Thank you for visiting my blog! If you are visiting because you have experienced a pregnancy or infant loss, let me say that I am so very sorry. I started this blog shortly after our Baby Grady was stillborn on November 12, 2008. Please visit the sidebar below called "Labels" to find the topic in which you are interested, or just read as your heart desires.

Tuesday, August 23, 2011

Just Some Words

How can it possibly have been two weeks since I last posted?!?!

I just sat down to blog about Matthew's 12 (and 13) month updates, and I'm honestly too tired. I am frustrated with myself that it has taken me so long because I'm forgetting exactly what he was doing at one year. At least I have memories from the Bahamas to draw from to help me some. :)

I've been seriously considering not blogging anymore. I feel like I've lost my blogging "voice", and I have found it hard to carve out time to devote to it. I'm disappointing myself, and in many ways, I feel like I'm disappointing those of you who visit my blog, too. I feel like I used to have so much to say. And, believe me, I still do! Never at a loss in that department. But I feel like a lost sheep who can't find her way back home in this blog world right now...

I still grieve Grady and would love to share. However, I feel like I've said it all before.

I love my family and want to share about them, but haven't you heard enough about us all by now?

I still struggle with organization and keeping a clean house. Nothing new in that area of my life.

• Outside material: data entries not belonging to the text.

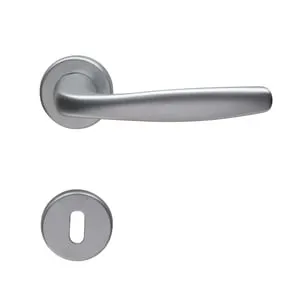 Maniglia su rosetta con bocchetta tonda GHIDINI Delta in alluminio cromo satinato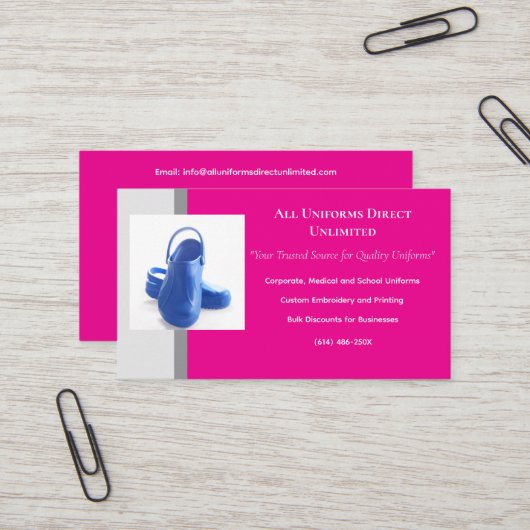 Warme rosa graue blaue medizinische Clogs Uniform Visitenkarte (Vorderseite/Rückseite Beispiel)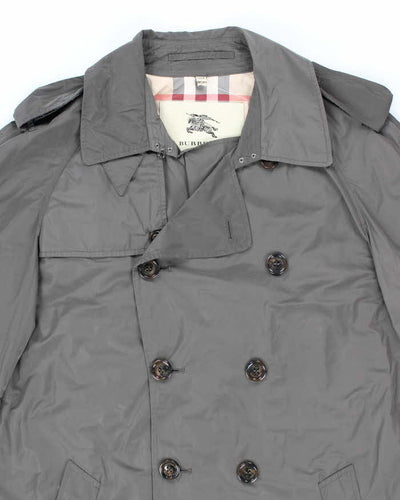 Men's Burberry Dark Brown Rain Jacket Trench Coat - L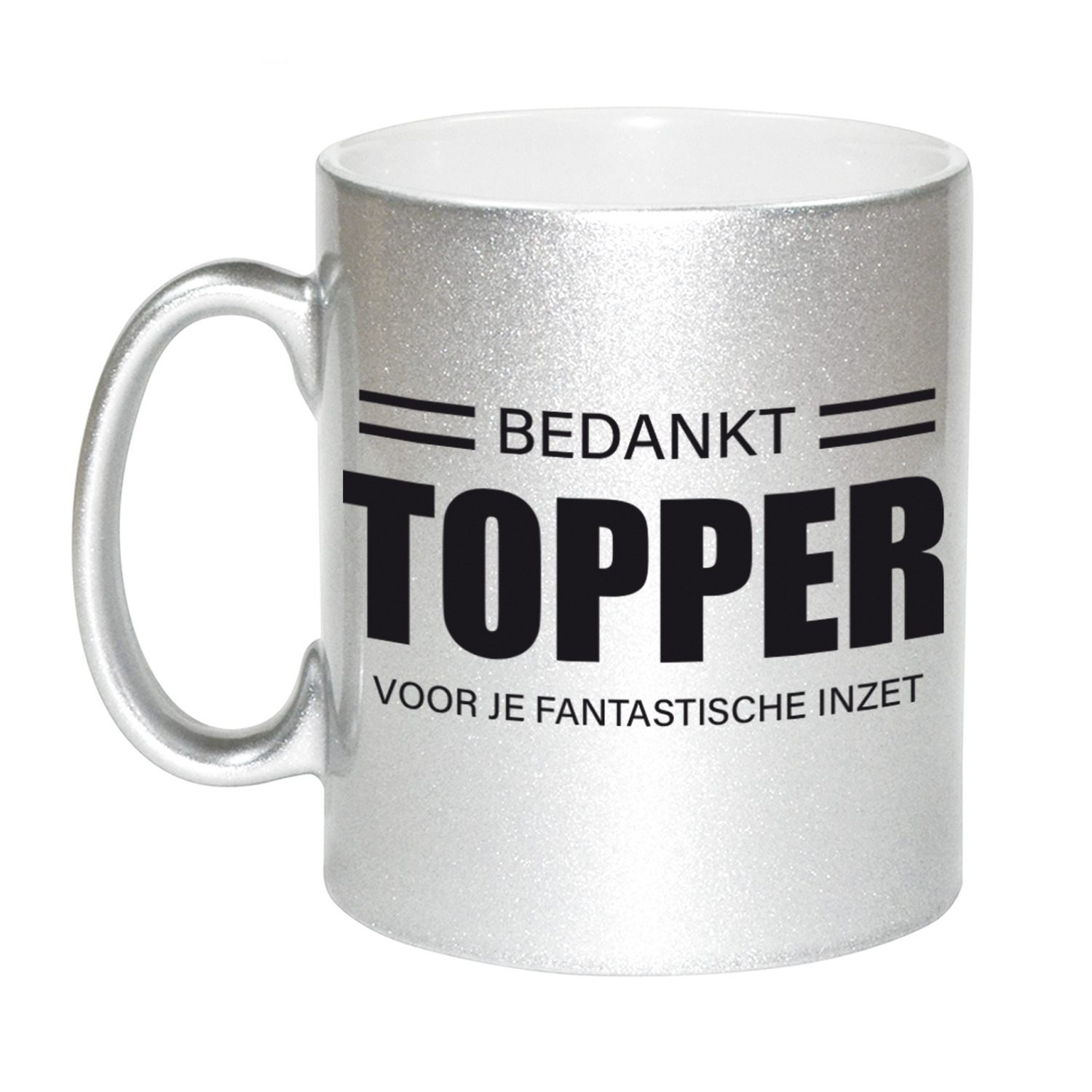 Collega cadeau mok / beker zilver bedankt topper voor je fantastische inzet afscheid/pensioen kado -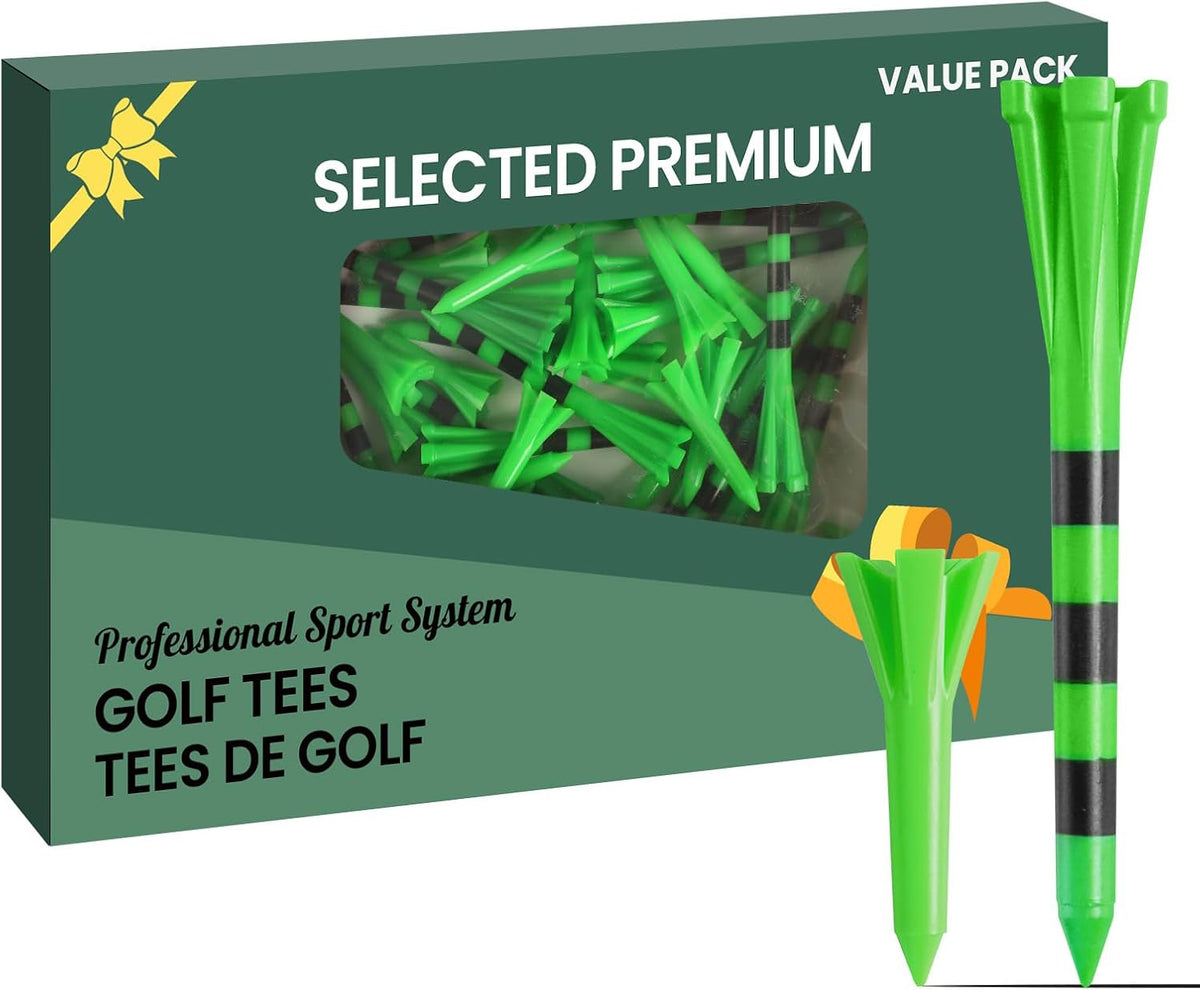 Unbreakable Plastic Golf Tees 60 Pack in 3 Sizes for Driving Range--Golf World-Golf World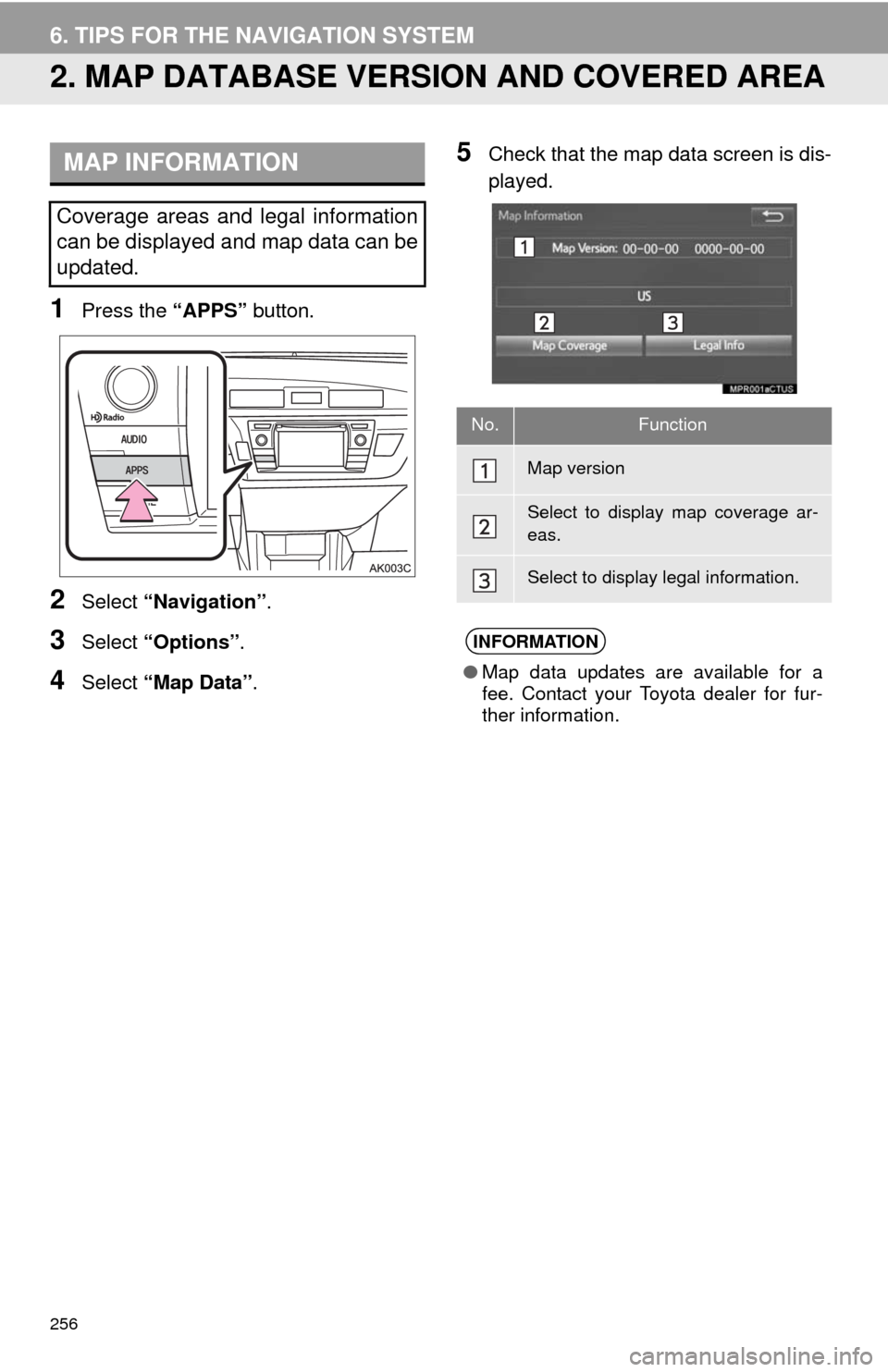 TOYOTA COROLLA 2014 11.G Navigation Manual 256
6. TIPS FOR THE NAVIGATION SYSTEM
2. MAP DATABASE VERSION AND COVERED AREA
1Press the “APPS” button.
2Select “Navigation”.
3Select “Options”.
4Select “Map Data”.
5Check that the ma TOYOTA COROLLA 2014 11.G Navigation Manual 256
6. TIPS FOR THE NAVIGATION SYSTEM
2. MAP DATABASE VERSION AND COVERED AREA
1Press the “APPS” button.
2Select “Navigation”.
3Select “Options”.
4Select “Map Data”.
5Check that the ma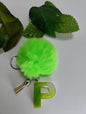 Mini Keychain - Letter P - Green Apple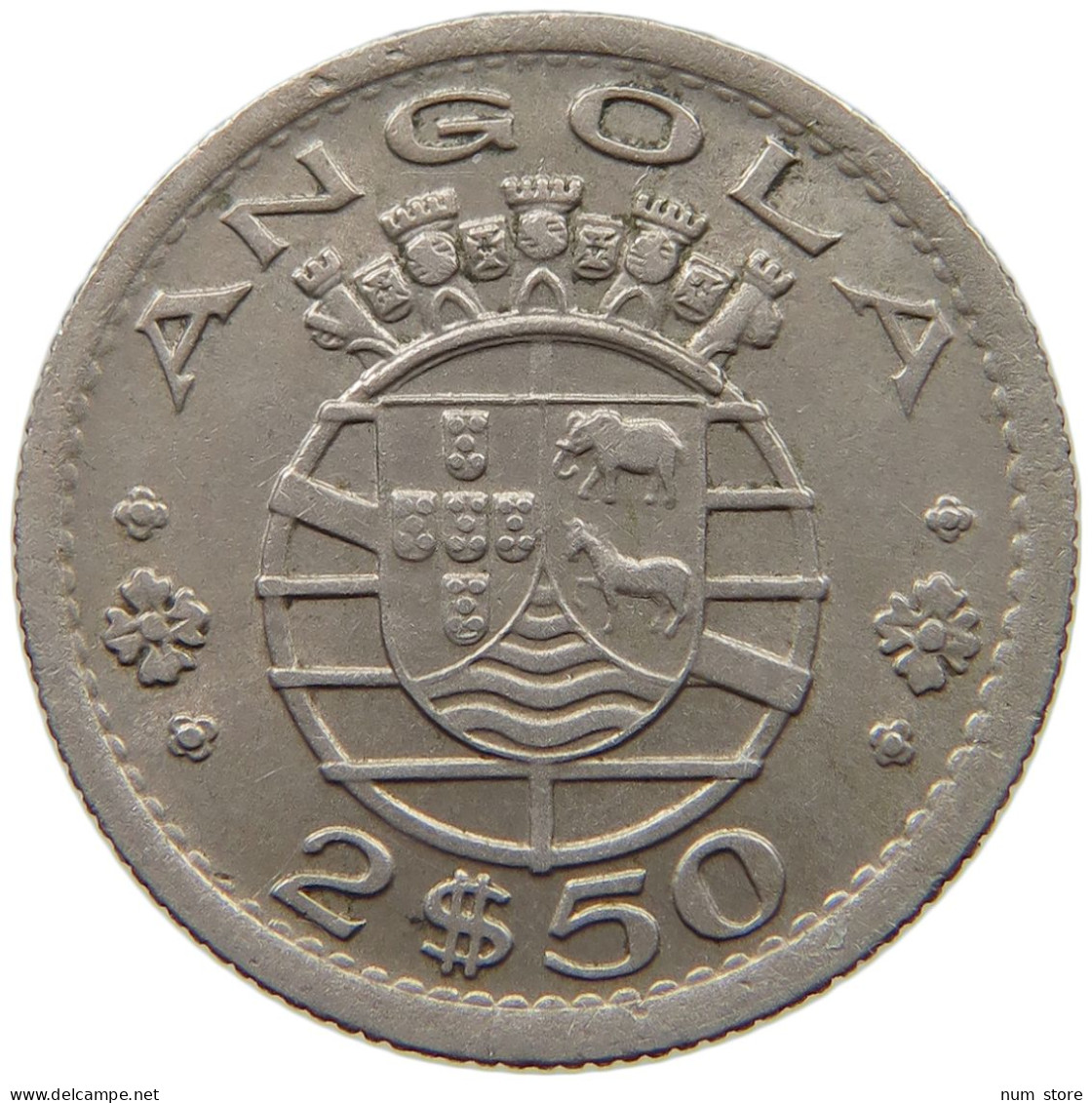 ANGOLA 2 1/2 ESCUDOS 1953  #s040 0525 - Angola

I'm trying to revamp my grocery budget and save our family some money, or at least have extra to apply to the more "fun" aspects of life.

My children are growing too fast, my husband still loves me (I think), my hair is still white as snow and I'm still trying to figure out this thing called life (which I know will never really happen).

Nothing new.

And truly I'm not complaining. Just trying to justify my absence from this blog of mine, and from you, my sweet blog friends.

One thing I do know for sure is that my hands are shaking so bad that I can hardly type this. Buddy started barking out the sidelights of the front door. As I approached the door, I could have sworn the door knob rattled, and I noticed the door was unlocked. Oh my! (Jenny, I'm thinking of you! HA!)

And the other thing I know for sure?

I'm going to bed!

Night Night!

2 comments:

  1. Well, I for one would miss you if you stopped blogging. Why not just fit it in when you feel like it...and don't worry about it. That's what I do! (:>)

    But for sure you do need to follow your heart...and only do it if you want to! (wink)

    I love your family picture at the top of your blog. You have a beautiful family Tonya.

    Lynnette's boys Silas and Jonas are getting baptized this Sunday! I am so excited. Do you still read her blog? She has a second book coming out in April, from Comfort Publishing. God continues to use her testimony to help people. Losing a child, (Or in her case 3 children) is so very hard...and you never ever forget them...but God does ease the pain as years go by. I love your testimony too Tonya. You have shared so many times...but it is always a story of your faith...and how it has sustained you.

    I love reading about your family, and I think you are beautiful! May God 's continue blessing rain down on you!

    Linda @ Truthful Tidbits

    ReplyDelete
  2. Tonya, you know I feel the same way. Sometimes the words seem to pour out of my head and there's no where for them to go and then when I sit down to write, they're gone. : (
    I love you and I will read whatever you write.